Il fit observer que si nous cultivions tous un sens plus aigu de l'unité de l'humanité, nous serions mieux à même de travailler ensemble par amour et par compassion. Les gens du monde entier, dit-il, en ont assez de se battre et d'essayer de résoudre les problèmes par l'usage de la force, devenu obsolète.
« Tous les êtres humains sur cette terre sont semblables : ils veulent être heureux et ne veulent pas souffrir. Je prie pour que les peuples du monde ne fassent pas de mal les uns aux autres, mais vivent dans la paix et l'harmonie.
« Notre rassemblement ici, dans cette mosquée, est un symbole de fraternité et de solidarité. Je suis un moine bouddhiste, mais je respecte toutes les traditions religieuses parce qu'elles ont en commun un message sur la valeur de l'amour et de la compassion. Il n'est pas utile de critiquer ma religion ou leur religion.
« Au Tibet, nous suivons presque tous la même voie bouddhiste, mais il existe des différences entre les traditions sakya, kagyu, nyingma, guélouk et djonang. Nous évoquons parfois ces différences en termes de couleur de chapeaux, en comparant les chapeaux jaunes et les chapeaux rouges, etc.
« J'ai reçu des instructions d'enseignants issus de toutes ces différentes traditions et je me suis efforcé de les mettre en pratique. L'une des raisons pour lesquelles j'ai agi de la sorte, c’était d'établir l'harmonie entre nos différentes traditions tibétaines.
« Nous sommes tous réunis aujourd'hui, dans cette mosquée, pour témoigner de notre amitié et de notre respect mutuel. Parmi nous, se trouvent des membres des deux principales communautés musulmanes, les traditions chiite et sunnite, et j'aimerais offrir une roue du Dharma à chacun d'entre eux.

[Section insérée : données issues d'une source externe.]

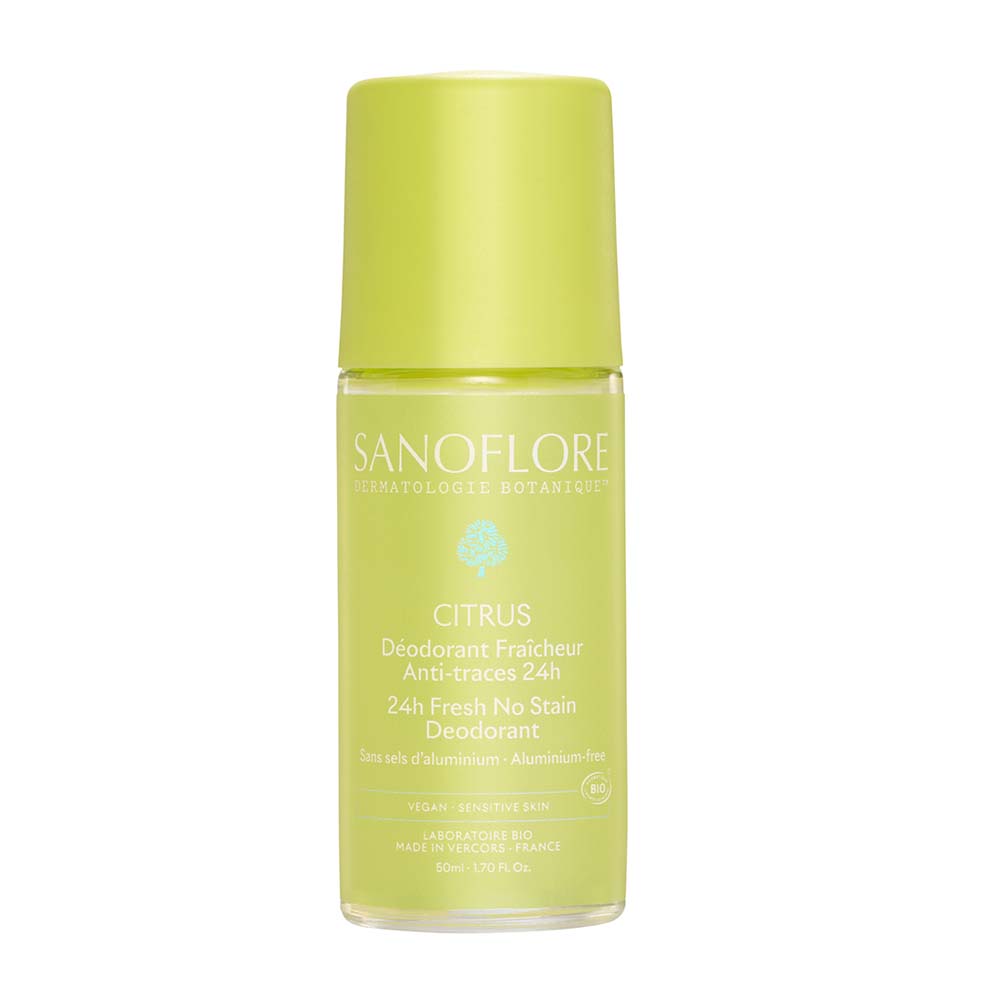 Sanoflore Deodorants Roll-on Citrus Fraîcheur Anti-Traces 24h Bio 50ml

« Au Ladakh, nous pouvons observer une forte tradition d'harmonie et d'éthique. Tout en préservant un sentiment d'amour et d'affection les uns pour les autres en tant qu'êtres humains, il serait bon de maintenir l'harmonie entre nos traditions religieuses.
« Maintenant, c'est l'heure du déjeuner. »
Sa Sainteté et les autres invités dégustèrent un somptueux déjeuner.
Au moment où il s'apprêtait à se lever pour partir, plusieurs membres de la congrégation s’avancèrent pour demander sa bénédiction. Alors qu'il se dirigeait vers la porte, avec un large sourire, il salua les personnes situées de part et d'autre de l'allée, ravies de lui sourire en retour. Pendant le court trajet à travers Chochut Yokma et Choglamsar, des groupes de sympathisants se sont placés tout le long de la route, écharpes de soie et fleurs fraîches à la main, désireux d'apercevoir Sa Sainteté sur leur passage. Il atteignit sa résidence en quelques minutes.